Mahalo from Las Vegas, everybody – and safe travels!

John Jenkins

October 23, 2025

DATCos: A Deep Dive into Digital Asset Treasuries

Earlier this month, Meredith blogged about some advice that Cicely LaMothe, Deputy Director of Disclosure Operations & former Acting Corp Fin Director had for “digital asset treasury companies,” or DATCos, concerning the disclosures that the Staff expects to see from them.  This DLA Piper blog takes a deep dive into the DATCos and addresses a variety of legal and business considerations associated with them.
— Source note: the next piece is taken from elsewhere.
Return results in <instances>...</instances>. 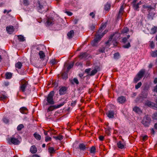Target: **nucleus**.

This excerpt reviews the capital markets tools being deployed in support of DATCo strategies:

A broad range of capital market tools is being leveraged to financially engineer DAT strategies, including at-the-market (ATM) offerings, private investments in public equity (PIPE), equity lines of credit (ELOC), convertible notes, warrants, preferred equities, de-SPACs, reverse mergers, and innovative credit facilities linked to staking yields and/or treasury performance.

ATM programs, which allow control over the timing of sales with minimal market impact, enable DATs to target sales when shares are trading at a premium to the treasury token’s net asset value and pause sales when market conditions are not favorable. PIPEs have gained traction among newly public or smaller companies looking to efficiently raise capital for digital asset reserves.

Convertible notes, coupled with derivative structures to help mitigate dilution, have also become attractive instruments, especially for high-growth companies seeking to rapidly scale their digital asset reserves. High demand for DATs in the convertible bond market has recently allowed such companies to negotiate favorable terms, such as zero-interest coupons and high conversion premiums. Companies announcing DAT strategies alongside capital raises have experienced significant stock movement.

The momentum in strategically deploying capital-raising tools for financial engineering is expected to continue throughout 2025.

Other topics covered in the blog include the reasons for institutional investors’ interest in DATCo equities, DATCo trading strategies, corporate governance issues and regulatory developments.